> [Task directions] Reproduce the passage on cellulose aerogels word for word, from "Some of the" up to and including "deposition of organosilanes.".

> [Source text]
------------
Some of the published studies in this area also focus on obtaining cellulose aerogels by using solvents for gelation. Gavillon and Budtova (2008) obtained aerogels from cellulose in aqueous medium with sodium hydroxide, and dried the aerogels by supercritical drying with CO2. Nguyen et al. (2014) obtained aerogels from recycled cellulose fibers dispersed in NaOH/urea by sonication, freeze-drying and then vapor deposition of organosilanes.

To the best of the authors’ knowledge, there is little literature related to the development of aerogels produced from CNFs without a previous gelation process. As such, the novelty of this work is the development of hydrophobic CNF aerogels obtained from bleached cellulose pulp residues by mechanical grinding only, and to chemically treat them with organosilanes. According to Xie et al. (2010), in most cases, organosilanes undergo a chemical reaction with cellulose fibers at high temperatures. As such, it is important to test several parameters in silylation processes. Four silylation methodologies were tested, with varying temperature and agitation, to evaluate the influence of these conditions in the silylation of the aerogels with MTMS. The chemical composition, morphology, contact angle measurements and sorption capacity in aqueous, oil and heterogeneous media were evaluated.
------------
> [Given entries]
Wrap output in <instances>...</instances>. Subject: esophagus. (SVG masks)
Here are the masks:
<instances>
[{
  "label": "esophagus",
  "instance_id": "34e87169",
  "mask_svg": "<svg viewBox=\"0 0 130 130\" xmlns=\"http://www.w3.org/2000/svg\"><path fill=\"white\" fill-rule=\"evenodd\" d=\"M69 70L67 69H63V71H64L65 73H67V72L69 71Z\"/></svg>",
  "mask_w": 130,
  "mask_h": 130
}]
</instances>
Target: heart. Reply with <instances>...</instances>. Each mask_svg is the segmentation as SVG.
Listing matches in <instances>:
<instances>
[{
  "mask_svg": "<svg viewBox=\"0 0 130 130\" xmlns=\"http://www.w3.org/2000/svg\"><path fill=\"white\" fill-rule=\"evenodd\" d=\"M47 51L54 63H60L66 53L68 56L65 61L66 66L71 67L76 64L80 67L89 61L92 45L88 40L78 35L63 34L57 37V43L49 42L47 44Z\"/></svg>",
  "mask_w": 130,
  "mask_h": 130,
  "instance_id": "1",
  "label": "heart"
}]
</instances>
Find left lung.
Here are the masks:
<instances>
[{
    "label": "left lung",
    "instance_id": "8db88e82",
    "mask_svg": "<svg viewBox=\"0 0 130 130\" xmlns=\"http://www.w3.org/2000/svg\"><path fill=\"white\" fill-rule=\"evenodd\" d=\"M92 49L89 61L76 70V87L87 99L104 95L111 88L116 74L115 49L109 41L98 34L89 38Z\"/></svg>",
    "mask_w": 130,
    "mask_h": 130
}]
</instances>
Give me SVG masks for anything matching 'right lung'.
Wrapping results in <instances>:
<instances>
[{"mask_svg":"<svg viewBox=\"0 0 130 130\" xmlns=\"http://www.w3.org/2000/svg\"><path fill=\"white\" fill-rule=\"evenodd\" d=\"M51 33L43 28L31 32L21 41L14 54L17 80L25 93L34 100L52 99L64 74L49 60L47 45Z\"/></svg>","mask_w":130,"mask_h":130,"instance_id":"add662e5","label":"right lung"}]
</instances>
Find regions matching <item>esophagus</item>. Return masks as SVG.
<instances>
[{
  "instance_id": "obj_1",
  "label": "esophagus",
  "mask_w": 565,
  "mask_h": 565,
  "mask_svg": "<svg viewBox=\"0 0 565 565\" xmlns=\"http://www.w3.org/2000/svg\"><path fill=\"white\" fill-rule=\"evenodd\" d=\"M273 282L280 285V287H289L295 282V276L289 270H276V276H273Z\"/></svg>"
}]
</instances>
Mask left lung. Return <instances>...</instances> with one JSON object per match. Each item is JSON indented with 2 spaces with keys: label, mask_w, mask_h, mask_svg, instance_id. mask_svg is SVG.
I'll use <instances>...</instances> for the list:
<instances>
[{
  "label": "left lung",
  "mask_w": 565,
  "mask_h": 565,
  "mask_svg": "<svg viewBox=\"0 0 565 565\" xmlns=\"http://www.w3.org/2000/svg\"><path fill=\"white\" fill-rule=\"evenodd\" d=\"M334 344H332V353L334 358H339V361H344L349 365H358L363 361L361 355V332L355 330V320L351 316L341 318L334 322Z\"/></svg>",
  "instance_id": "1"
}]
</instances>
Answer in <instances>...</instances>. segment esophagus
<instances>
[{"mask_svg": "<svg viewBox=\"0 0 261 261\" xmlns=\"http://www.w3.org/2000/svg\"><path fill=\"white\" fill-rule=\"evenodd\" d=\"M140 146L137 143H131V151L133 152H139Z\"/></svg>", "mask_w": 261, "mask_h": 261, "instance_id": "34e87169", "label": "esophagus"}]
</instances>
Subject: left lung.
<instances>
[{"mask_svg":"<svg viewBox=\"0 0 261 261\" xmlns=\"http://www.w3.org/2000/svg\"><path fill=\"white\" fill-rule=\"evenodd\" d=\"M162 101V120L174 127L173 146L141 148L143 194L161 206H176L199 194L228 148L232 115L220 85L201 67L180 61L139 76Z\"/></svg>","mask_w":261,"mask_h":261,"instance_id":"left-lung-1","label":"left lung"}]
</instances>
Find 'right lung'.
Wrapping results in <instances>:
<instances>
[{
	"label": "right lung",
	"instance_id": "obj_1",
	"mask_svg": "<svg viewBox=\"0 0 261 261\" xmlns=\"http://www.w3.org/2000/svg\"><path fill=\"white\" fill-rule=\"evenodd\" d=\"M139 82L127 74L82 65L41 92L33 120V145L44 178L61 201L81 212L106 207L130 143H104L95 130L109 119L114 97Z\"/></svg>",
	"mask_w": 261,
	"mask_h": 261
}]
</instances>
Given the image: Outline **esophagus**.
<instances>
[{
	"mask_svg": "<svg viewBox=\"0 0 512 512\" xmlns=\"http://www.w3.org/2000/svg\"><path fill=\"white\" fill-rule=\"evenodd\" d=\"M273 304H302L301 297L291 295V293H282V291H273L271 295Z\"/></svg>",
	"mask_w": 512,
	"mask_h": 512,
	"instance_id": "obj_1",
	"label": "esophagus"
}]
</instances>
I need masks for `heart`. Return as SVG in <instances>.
------------
> [Solved problem]
Some of the published studies in this area also focus on obtaining cellulose aerogels by using solvents for gelation. Gavillon and Budtova (2008) obtained aerogels from cellulose in aqueous medium with sodium hydroxide, and dried the aerogels by supercritical drying with CO2. Nguyen et al. (2014) obtained aerogels from recycled cellulose fibers dispersed in NaOH/urea by sonication, freeze-drying and then vapor deposition of organosilanes.